● EXTRAIT FOURNI:
____________________

Le dépistage représente une composante indispensable à la réussite de tout programme de gestion des mauvaises herbes, car il permet, entre autres, d’évaluer l’efficacité des pratiques prescrites. La présence d’une population de mauvaises herbes qui a survécu après un traitement herbicide ne doit pas automatiquement être attribuée à la présence de résistance, car d’autres facteurs peuvent avoir une influence sur l’efficacité de l’herbicide, tels que des facteurs climatiques au moment de l’application, la dose utilisée, etc. 

Pour l’année 2018, trois options sont possibles pour le diagnostic de la résistance au Québec :

La détection par des méthodes moléculaires1. Offerte par le LEPD-MAPAQ.

La détection par la méthode traditionnelle (échantillon des graines de la mauvaise herbe soupçonnée d’être résistante et évaluation des plantules issues de ces graines). Offerte par le Service de détection de la résistance des mauvaises herbes aux herbicides (CÉROM).

La détection de la résistance au glyphosate de cinq espèces de mauvaises herbes : l’amarante tuberculée, la petite et la grande herbe à poux, la moutarde des oiseaux et la vergerette du Canada. Offerte par Mme Cuerrier et le groupe Pleine Terre, dans le cadre d’une enquête financée par le Programme Prime-Vert, qui sera réalisée en Montérégie, au Centre-du-Québec et dans Lanaudière.

Ces trois initiatives sont complémentaires et sont offertes gratuitement pour la saison 2018. Pour plus de détails, consultez le bulletin d’information général no 4 du Réseau d’avertissements phytosanitaires, disponible à l’adresse : https://www.agrireseau.net/rap/documents/98415. 

1. Technologie sous licence d’Agriculture et Agroalimentaire Canada

Sandra Flores-Mejia, chercheuse en malherbologie au Centre de recherche sur les grains (CÉROM)

Ce texte est paru dans l’édition de septembre 2018 du magazine GRAINS.

____________________

(Éléments stockés)
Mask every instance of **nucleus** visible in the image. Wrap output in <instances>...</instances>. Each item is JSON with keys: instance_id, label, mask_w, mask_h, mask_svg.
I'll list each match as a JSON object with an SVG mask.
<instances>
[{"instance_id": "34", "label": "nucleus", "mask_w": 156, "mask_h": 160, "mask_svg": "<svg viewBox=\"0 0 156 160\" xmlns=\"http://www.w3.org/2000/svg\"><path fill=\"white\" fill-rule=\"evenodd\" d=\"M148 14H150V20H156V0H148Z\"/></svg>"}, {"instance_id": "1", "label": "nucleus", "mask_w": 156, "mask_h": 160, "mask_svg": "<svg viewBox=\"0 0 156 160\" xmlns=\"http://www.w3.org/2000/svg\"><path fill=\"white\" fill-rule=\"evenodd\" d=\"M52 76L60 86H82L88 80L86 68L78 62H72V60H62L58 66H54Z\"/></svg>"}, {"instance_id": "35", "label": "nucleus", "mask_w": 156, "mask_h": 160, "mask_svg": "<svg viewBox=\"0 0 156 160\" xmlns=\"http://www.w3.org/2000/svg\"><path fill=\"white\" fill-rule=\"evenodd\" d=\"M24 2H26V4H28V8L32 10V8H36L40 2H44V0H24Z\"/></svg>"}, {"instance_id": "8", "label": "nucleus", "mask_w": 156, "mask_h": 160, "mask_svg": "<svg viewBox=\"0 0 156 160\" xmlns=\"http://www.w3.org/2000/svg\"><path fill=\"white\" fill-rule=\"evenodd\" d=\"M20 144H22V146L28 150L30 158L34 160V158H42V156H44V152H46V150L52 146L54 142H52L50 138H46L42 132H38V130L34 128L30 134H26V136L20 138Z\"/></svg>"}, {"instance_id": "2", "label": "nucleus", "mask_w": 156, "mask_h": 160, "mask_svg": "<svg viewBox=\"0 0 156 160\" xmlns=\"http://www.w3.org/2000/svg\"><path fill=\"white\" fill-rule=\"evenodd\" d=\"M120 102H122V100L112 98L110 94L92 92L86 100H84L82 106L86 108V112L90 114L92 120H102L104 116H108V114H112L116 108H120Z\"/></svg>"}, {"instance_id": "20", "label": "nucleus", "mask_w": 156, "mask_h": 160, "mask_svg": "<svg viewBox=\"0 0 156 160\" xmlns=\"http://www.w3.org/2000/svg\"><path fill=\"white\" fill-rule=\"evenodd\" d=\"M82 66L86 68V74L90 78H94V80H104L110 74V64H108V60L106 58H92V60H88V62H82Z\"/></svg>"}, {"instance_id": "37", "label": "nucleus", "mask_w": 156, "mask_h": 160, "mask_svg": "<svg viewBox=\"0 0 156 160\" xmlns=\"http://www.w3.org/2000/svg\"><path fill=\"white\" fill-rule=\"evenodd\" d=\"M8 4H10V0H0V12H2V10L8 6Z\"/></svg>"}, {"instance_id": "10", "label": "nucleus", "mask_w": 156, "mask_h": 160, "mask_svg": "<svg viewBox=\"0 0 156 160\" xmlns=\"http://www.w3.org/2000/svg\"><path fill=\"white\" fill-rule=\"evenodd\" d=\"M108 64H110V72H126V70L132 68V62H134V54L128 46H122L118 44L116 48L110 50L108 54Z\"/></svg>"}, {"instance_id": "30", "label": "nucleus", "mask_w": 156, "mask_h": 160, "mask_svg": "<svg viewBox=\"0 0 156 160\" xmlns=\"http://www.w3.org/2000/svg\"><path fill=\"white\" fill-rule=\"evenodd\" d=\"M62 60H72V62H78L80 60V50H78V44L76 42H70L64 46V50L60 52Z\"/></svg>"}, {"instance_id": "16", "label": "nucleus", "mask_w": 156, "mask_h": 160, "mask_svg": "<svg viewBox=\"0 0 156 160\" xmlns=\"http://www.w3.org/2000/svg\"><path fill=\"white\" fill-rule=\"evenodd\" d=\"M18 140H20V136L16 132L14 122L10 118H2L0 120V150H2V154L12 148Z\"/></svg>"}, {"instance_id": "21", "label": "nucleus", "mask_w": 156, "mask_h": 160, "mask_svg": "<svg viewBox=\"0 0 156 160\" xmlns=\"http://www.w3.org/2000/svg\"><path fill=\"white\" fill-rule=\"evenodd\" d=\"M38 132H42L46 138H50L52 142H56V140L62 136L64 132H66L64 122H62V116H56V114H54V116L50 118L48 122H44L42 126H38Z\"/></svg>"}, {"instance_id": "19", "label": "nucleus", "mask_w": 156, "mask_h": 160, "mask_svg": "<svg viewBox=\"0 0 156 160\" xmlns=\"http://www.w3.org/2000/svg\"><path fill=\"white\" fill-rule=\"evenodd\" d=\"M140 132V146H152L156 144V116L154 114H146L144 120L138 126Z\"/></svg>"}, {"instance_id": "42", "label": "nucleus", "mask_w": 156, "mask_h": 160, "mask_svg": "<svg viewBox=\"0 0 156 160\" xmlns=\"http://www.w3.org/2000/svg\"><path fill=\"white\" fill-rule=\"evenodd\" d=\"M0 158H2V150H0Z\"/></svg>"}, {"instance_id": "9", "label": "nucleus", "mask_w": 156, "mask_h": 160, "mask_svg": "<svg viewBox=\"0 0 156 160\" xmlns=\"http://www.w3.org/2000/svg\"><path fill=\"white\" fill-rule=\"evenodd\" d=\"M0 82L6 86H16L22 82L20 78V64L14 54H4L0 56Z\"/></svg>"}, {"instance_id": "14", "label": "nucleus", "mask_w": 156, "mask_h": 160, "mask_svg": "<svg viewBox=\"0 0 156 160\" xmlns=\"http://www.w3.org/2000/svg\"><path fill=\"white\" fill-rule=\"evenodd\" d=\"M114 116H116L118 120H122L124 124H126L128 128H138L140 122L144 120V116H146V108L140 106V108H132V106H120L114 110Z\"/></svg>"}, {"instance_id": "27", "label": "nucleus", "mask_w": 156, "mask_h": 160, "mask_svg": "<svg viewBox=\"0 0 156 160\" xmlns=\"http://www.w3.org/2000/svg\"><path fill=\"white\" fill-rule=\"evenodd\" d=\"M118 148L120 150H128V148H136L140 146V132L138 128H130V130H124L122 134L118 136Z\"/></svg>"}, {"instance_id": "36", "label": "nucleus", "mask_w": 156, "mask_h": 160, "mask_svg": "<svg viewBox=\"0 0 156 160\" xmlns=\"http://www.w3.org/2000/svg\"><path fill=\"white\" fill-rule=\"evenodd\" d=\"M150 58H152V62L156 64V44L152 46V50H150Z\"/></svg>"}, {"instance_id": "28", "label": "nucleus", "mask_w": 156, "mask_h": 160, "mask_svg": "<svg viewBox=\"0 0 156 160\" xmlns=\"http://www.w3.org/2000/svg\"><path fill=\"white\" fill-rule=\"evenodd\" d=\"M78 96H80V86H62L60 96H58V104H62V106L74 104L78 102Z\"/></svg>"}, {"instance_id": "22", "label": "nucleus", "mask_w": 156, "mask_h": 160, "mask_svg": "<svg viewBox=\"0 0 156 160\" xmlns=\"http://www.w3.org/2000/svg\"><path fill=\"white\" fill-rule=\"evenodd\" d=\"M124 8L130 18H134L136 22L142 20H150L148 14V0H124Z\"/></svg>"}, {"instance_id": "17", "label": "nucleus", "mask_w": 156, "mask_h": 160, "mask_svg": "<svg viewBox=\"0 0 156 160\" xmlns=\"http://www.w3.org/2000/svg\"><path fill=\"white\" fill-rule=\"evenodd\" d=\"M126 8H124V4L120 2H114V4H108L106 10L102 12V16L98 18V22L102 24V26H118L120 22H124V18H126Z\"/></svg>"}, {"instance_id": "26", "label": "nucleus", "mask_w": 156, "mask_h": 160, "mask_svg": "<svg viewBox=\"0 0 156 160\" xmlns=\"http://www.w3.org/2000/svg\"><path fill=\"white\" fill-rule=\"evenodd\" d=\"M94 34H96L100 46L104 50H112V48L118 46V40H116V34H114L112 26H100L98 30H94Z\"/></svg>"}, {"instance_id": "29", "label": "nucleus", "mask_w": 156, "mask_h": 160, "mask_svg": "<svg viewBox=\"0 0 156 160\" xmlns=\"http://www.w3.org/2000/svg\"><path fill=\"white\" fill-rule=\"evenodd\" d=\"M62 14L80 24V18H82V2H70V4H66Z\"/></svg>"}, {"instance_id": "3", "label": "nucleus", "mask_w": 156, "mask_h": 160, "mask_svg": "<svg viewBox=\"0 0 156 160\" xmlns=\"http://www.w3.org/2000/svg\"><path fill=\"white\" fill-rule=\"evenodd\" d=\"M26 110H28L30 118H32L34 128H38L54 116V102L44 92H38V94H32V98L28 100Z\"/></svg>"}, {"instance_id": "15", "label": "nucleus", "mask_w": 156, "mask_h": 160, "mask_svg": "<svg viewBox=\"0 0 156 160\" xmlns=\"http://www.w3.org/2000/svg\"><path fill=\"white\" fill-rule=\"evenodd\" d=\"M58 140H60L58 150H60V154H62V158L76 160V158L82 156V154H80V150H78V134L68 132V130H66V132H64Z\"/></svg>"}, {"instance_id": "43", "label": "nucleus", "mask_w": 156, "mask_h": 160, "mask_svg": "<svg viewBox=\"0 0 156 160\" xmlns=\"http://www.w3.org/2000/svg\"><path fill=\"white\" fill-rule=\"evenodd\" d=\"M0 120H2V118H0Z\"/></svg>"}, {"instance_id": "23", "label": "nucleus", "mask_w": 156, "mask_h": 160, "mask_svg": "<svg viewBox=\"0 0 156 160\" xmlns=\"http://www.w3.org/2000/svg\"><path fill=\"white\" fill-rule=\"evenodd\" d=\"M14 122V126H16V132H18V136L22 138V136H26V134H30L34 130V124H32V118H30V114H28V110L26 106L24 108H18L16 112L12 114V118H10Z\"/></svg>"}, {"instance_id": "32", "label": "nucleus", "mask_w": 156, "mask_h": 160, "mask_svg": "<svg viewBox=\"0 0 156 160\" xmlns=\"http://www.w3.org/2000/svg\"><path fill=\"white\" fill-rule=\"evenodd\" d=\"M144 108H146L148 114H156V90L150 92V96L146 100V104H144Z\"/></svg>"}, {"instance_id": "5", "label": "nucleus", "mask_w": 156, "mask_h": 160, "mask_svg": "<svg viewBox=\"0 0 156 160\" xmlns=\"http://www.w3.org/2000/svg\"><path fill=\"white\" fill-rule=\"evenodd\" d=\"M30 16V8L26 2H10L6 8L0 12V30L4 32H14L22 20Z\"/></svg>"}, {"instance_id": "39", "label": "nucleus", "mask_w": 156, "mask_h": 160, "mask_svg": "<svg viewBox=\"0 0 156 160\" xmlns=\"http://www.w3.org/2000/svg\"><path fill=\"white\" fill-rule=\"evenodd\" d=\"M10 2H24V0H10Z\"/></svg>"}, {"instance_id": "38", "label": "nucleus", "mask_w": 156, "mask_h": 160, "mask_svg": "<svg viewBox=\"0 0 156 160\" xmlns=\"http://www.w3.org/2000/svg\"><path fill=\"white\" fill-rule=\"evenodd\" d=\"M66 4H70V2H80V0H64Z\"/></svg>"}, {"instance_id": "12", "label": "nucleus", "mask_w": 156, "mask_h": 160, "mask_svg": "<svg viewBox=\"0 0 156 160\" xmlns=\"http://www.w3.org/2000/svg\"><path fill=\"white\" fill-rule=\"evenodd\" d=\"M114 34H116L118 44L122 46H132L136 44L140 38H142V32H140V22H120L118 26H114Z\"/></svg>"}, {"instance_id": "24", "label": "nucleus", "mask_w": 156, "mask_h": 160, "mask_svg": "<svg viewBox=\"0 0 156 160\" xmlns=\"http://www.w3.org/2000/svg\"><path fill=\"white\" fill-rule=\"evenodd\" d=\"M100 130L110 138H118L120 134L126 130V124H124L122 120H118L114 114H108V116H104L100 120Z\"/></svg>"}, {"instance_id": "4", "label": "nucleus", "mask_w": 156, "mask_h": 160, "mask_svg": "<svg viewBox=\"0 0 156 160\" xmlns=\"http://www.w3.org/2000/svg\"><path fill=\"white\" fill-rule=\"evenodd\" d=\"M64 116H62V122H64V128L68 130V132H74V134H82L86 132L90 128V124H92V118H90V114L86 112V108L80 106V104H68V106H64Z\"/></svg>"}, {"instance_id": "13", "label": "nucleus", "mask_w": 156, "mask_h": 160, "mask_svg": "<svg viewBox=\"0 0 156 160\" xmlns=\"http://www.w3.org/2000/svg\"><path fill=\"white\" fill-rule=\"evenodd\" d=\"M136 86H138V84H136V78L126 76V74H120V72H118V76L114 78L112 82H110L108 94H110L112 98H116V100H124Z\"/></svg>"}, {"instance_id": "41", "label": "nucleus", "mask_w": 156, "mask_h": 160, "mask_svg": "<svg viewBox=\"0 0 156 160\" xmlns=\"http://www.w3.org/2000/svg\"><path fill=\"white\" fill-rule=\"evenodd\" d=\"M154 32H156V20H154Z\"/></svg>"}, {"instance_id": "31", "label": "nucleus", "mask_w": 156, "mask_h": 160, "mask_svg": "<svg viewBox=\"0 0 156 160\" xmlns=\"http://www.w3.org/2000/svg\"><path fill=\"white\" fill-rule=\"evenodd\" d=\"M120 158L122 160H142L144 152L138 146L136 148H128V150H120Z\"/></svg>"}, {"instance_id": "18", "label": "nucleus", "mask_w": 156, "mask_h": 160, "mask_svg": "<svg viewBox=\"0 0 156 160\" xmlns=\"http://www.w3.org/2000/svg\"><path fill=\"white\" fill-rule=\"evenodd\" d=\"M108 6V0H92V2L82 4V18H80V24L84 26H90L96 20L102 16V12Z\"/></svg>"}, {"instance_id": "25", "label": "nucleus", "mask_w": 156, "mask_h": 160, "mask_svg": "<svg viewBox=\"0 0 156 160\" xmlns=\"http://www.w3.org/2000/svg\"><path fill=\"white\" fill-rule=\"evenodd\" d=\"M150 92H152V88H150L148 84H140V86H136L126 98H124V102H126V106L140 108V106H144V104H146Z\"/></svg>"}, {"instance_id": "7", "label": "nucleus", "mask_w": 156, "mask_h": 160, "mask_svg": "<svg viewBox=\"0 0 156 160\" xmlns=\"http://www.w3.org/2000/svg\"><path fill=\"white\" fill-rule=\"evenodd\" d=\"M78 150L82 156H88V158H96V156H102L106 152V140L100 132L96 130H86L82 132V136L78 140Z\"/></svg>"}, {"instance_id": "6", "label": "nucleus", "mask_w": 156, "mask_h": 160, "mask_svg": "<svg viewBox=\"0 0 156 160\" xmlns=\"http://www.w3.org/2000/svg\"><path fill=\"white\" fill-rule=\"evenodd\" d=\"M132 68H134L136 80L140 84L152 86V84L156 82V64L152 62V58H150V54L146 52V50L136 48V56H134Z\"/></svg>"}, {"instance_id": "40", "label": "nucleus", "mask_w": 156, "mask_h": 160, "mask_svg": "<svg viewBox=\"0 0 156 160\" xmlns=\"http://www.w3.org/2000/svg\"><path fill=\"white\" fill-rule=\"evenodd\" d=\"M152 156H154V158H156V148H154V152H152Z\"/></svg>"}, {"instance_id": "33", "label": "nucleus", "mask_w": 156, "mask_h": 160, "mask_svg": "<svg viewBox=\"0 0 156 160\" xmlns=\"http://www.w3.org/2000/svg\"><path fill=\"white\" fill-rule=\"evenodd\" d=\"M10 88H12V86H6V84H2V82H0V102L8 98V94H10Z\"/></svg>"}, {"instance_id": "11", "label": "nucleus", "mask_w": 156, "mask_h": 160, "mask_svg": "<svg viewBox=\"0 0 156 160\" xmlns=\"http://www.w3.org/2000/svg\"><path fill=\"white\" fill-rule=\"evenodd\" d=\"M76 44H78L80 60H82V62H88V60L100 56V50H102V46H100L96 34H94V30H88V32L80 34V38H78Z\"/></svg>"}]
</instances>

____________________

● CONSIGNE:
D'après le texte sur le dépistage de la résistance aux herbicides, répondez aux questions suivantes :
(a) Quel organisme offre la détection par des méthodes moléculaires ?
(b) Dans quelles régions l'enquête financée par le Programme Prime-Vert sera-t-elle réalisée ?
(c) Dans quelle édition du magazine GRAINS ce texte est-il paru ?

● RÉPONSE RÉDIGÉE:
(a) Le LEPD-MAPAQ.
(b) En Montérégie, au Centre-du-Québec et dans Lanaudière.
(c) Dans l'édition de septembre 2018.